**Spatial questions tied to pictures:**
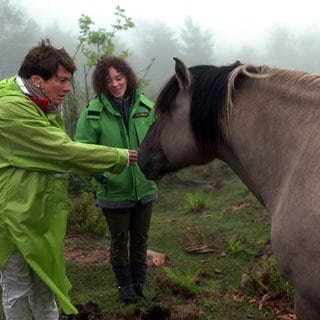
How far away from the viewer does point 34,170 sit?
2314 mm

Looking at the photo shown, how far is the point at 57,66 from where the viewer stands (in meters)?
2.40

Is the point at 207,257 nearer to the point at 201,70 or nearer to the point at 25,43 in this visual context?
the point at 201,70

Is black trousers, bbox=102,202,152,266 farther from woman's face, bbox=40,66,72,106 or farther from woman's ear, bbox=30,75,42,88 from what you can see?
woman's ear, bbox=30,75,42,88

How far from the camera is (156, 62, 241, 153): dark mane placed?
2.11 metres

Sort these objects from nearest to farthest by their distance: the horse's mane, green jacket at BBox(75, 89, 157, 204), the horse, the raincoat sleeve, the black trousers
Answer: the horse
the horse's mane
the raincoat sleeve
green jacket at BBox(75, 89, 157, 204)
the black trousers

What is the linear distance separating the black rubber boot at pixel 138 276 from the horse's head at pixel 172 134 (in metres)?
1.29

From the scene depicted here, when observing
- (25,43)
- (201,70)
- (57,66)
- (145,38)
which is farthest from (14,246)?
(145,38)

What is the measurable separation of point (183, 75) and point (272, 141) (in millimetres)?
557

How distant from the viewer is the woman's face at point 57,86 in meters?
2.39

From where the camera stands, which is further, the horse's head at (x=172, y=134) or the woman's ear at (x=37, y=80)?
the woman's ear at (x=37, y=80)

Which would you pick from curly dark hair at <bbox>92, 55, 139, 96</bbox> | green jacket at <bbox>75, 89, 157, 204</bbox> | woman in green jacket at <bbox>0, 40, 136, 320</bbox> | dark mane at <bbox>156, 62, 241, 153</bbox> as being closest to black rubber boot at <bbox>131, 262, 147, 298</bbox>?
green jacket at <bbox>75, 89, 157, 204</bbox>

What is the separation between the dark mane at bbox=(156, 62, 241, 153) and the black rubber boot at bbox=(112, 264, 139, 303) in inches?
61.9

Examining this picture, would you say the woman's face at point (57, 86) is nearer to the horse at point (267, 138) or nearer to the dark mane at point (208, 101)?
the horse at point (267, 138)

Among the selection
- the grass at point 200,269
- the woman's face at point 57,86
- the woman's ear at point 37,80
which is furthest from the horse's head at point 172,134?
the grass at point 200,269
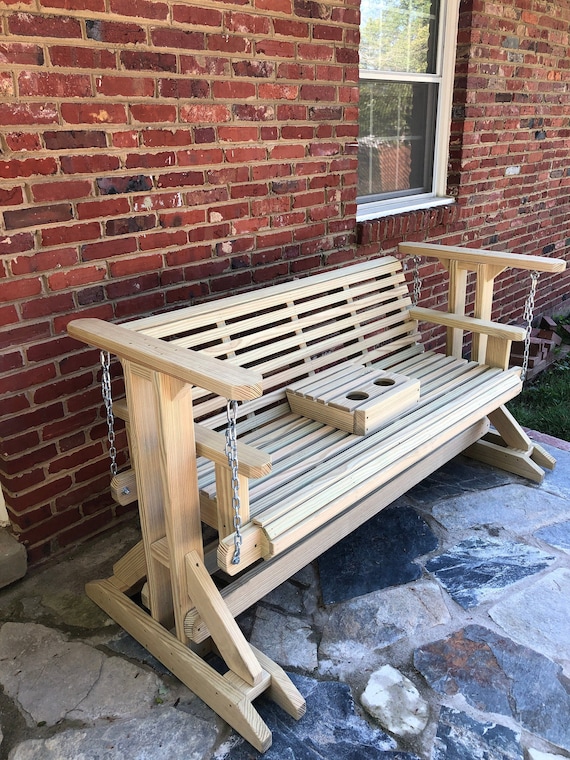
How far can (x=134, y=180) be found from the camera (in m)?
2.27

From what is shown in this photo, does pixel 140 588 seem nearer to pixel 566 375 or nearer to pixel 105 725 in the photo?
pixel 105 725

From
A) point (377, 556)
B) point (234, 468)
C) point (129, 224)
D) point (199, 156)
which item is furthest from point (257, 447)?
point (199, 156)

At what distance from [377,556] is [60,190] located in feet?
5.72

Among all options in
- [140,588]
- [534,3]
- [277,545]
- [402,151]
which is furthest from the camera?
[534,3]

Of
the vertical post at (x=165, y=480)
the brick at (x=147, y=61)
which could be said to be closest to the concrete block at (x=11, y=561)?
the vertical post at (x=165, y=480)

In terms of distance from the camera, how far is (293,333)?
8.65 feet

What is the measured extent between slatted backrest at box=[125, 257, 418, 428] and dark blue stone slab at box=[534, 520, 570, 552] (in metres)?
1.02

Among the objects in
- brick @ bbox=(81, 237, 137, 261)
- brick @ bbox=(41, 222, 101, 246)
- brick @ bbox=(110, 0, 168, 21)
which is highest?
brick @ bbox=(110, 0, 168, 21)

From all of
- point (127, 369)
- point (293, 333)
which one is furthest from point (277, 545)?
point (293, 333)

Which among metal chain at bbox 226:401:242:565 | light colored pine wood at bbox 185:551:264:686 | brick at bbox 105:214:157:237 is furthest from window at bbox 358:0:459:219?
light colored pine wood at bbox 185:551:264:686

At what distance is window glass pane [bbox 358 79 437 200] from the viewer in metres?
3.46

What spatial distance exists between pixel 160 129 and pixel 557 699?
2.27m

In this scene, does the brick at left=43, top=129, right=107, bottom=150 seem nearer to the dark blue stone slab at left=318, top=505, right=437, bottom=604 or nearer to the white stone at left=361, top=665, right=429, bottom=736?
the dark blue stone slab at left=318, top=505, right=437, bottom=604

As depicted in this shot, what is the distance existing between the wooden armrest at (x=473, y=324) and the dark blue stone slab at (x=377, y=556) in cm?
86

**EXERCISE GOAL:** Reproduce all of the data above line for line without changing anything, but leave out the pictures.

**REPLY:**
How far away from the viewer does point 34,170 sit?
2314 mm

Looking at the photo shown, how far is the point at 57,66 from where the viewer stands (in meters)?
2.40

Is the point at 207,257 nearer to the point at 201,70 or nearer to the point at 25,43 in this visual context?
the point at 201,70

Is black trousers, bbox=102,202,152,266 farther from woman's face, bbox=40,66,72,106 or farther from woman's ear, bbox=30,75,42,88 from what you can see?
woman's ear, bbox=30,75,42,88

How far from the camera is (156, 62, 241, 153): dark mane placed?
2.11 metres

Sort these objects from nearest to farthest by their distance: the horse's mane, green jacket at BBox(75, 89, 157, 204), the horse, the raincoat sleeve, the black trousers
Answer: the horse
the horse's mane
the raincoat sleeve
green jacket at BBox(75, 89, 157, 204)
the black trousers

What is the linear distance separating the black rubber boot at pixel 138 276 from the horse's head at pixel 172 134 (in metres)?
1.29

From the scene depicted here, when observing
- (25,43)
- (201,70)
- (57,66)
- (145,38)
which is farthest from (14,246)?
(145,38)

What is the measurable separation of point (183, 75) and point (272, 141) (in millimetres)?
557

How distant from the viewer is the woman's face at point 57,86 in meters?
2.39

From where the camera stands, which is further, the horse's head at (x=172, y=134) or the woman's ear at (x=37, y=80)?
the woman's ear at (x=37, y=80)

Which would you pick from curly dark hair at <bbox>92, 55, 139, 96</bbox> | green jacket at <bbox>75, 89, 157, 204</bbox> | woman in green jacket at <bbox>0, 40, 136, 320</bbox> | dark mane at <bbox>156, 62, 241, 153</bbox> as being closest to black rubber boot at <bbox>131, 262, 147, 298</bbox>?
green jacket at <bbox>75, 89, 157, 204</bbox>

What is the separation between the dark mane at bbox=(156, 62, 241, 153) and the black rubber boot at bbox=(112, 264, 139, 303) in inches?
61.9

Examining this picture, would you say the woman's face at point (57, 86) is nearer to the horse at point (267, 138) or nearer to the dark mane at point (208, 101)?
the horse at point (267, 138)

Among the selection
- the grass at point 200,269
- the woman's face at point 57,86
- the woman's ear at point 37,80
which is furthest from the horse's head at point 172,134?
the grass at point 200,269
How far can (x=134, y=180) be found from the camera (in m)?
2.27

From what is shown in this photo, does pixel 140 588 seem nearer to pixel 566 375 or nearer to pixel 105 725 in the photo?
pixel 105 725

From
A) point (377, 556)
B) point (234, 468)
C) point (129, 224)
D) point (199, 156)
which item is furthest from point (257, 447)?
point (199, 156)

At what distance from [377,556] is [60,190] located in feet?
5.72

Among all options in
- [140,588]
- [534,3]
- [277,545]
- [402,151]
which is furthest from the camera?
[534,3]

Of
the vertical post at (x=165, y=480)
the brick at (x=147, y=61)
which could be said to be closest to the concrete block at (x=11, y=561)?
the vertical post at (x=165, y=480)

In terms of distance from the camera, how far is (293,333)?
8.65 feet

What is the measured extent between slatted backrest at box=[125, 257, 418, 428] and dark blue stone slab at box=[534, 520, 570, 552] (in metres)?
1.02

Among the objects in
- brick @ bbox=(81, 237, 137, 261)
- brick @ bbox=(41, 222, 101, 246)
- brick @ bbox=(110, 0, 168, 21)
which is highest?
brick @ bbox=(110, 0, 168, 21)

From all of
- point (127, 369)
- point (293, 333)
which one is furthest from point (277, 545)?
point (293, 333)

Which among metal chain at bbox 226:401:242:565 | light colored pine wood at bbox 185:551:264:686 | brick at bbox 105:214:157:237 is furthest from window at bbox 358:0:459:219?
light colored pine wood at bbox 185:551:264:686

At what distance is window glass pane [bbox 358 79 437 200] from the viewer in metres?
3.46

What spatial distance exists between pixel 160 129 and pixel 557 699?
2.27m

In this scene, does the brick at left=43, top=129, right=107, bottom=150 seem nearer to the dark blue stone slab at left=318, top=505, right=437, bottom=604 or nearer to the white stone at left=361, top=665, right=429, bottom=736?
the dark blue stone slab at left=318, top=505, right=437, bottom=604

As depicted in this shot, what is the distance existing between the wooden armrest at (x=473, y=324) and the dark blue stone slab at (x=377, y=556) in cm?
86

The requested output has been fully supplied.